U.S. stock markets rallied late Wednesday after the Federal Open Market Committee released its policy statement, with [some] strategists pointing to a change in one sentence in the statement as a signal that the Fed is no longer predisposed to raising rates.But the rally didn't hold steady over the next several days. In the meantime, another interpretation of the Bernanke / FR / FOMC gathered more strength.
And it's only a slight leap of the imagination to go from a Fed that's completely neutral about where rates are likely to go next to a Fed that's aggressively cutting rates. Nothing would please investors more than lower rates.Nutting goes on to supply the obvious correction to the over-optimistic and total-neutrality interpretations, quoting Neal Soss, chief U.S. economist for Credit Suisse, then he shifts over to end-up blaming the Bernanke team for "bad communication."But did the Fed actually signal a change in its policy?
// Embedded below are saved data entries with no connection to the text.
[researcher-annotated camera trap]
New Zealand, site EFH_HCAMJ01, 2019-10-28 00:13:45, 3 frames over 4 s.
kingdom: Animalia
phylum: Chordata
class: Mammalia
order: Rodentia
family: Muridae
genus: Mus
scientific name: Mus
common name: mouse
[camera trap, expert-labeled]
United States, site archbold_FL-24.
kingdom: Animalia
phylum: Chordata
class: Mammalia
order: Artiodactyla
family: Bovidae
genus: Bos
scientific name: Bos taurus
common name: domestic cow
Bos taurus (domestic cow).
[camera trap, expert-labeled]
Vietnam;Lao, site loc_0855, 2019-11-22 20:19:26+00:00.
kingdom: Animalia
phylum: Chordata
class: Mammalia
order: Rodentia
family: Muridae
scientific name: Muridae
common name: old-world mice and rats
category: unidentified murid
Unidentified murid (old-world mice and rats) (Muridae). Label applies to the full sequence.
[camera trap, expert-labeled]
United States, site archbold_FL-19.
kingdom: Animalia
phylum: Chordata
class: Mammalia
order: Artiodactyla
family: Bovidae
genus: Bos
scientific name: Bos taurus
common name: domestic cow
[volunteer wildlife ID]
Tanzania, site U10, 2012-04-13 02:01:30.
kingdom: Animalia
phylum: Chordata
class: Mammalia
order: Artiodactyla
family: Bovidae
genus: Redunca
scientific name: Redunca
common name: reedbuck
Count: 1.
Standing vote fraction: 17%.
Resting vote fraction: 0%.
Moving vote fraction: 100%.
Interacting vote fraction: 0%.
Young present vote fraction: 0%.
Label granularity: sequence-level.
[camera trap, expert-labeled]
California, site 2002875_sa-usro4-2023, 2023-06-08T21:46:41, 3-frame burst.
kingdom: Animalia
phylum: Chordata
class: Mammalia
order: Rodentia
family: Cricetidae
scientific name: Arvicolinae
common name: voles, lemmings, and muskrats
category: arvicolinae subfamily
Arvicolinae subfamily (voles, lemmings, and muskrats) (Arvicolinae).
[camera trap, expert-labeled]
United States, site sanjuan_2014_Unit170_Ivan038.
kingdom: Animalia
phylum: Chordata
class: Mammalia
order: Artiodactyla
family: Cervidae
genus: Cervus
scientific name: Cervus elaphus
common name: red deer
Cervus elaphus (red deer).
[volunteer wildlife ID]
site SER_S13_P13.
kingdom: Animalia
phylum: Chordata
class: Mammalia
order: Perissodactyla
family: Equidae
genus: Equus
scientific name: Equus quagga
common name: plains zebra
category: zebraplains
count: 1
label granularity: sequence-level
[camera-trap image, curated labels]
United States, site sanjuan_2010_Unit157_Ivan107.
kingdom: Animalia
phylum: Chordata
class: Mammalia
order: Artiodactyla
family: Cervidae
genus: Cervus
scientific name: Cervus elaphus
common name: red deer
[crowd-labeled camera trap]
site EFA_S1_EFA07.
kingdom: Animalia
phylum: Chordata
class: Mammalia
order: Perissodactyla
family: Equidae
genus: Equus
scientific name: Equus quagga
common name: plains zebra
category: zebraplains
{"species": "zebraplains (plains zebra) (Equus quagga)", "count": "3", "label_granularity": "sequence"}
Is the Fed now neutral about where interest rates are going? Opinions are "mixed," as the Fed likes to say.
Some analysts said that, in response to the weakening of the economy and specifically to the meltdown in the subprime mortgage market, the Fed had effectively removed its "bias" toward tightening monetary policy. The Fed intended to send a signal that help is on the way, and the markets rallied.
"It's not a totally neutral posture," Soss continued, "It's 'bias lite' [in favour of acting foremost against inflation]."It seems to me that Bernanke and FOMC said exactly what they meant and that the analysts on both sides of the semantic quarrel are projecting onto the statement what they would like or would not like to hear.
But others say the committee flubbed its communication. In this view, FOMC is still fixated on inflation as the main risk, even as it acknowledged that risks of a severe slowdown are growing. Some members of the committee had argued in the past for a more neutral statement, one that mentioned the possibility of rate cuts as well as rate hikes, so this could just be a bone thrown to a small minority on the committee. If that's so, then the Fed got too cute in its wording, and markets misinterpreted the changes as a sign of a significant switch in policy.
"The new statement certainly marks a baby step toward the easing that so many market participants expect later this year, but we would view it as a modest concession to doves that is unlikely to mean much going forward," wrote Stephen Stanley, chief economist for RBS Greenwich Capital.
In short, the immediately foremost problem continues to be inflation, but not such that it requires a raise in interest rates at the moment; rather, the economy is slowing down every so slowly, to the extent that raising rates would contribute to the slowly-already-occurring slowdown. To head-off that eventuality, it may be necessary soon enuff to lower interest rates and allow easier loaning. It was the cheap, easy, and unwarranted loans on mortgages by lenders all too ready to foreclose on hapless home-owners not able to meet their obligations, that made the US markets vulnerable to the Shanghai Flu. But that's another story.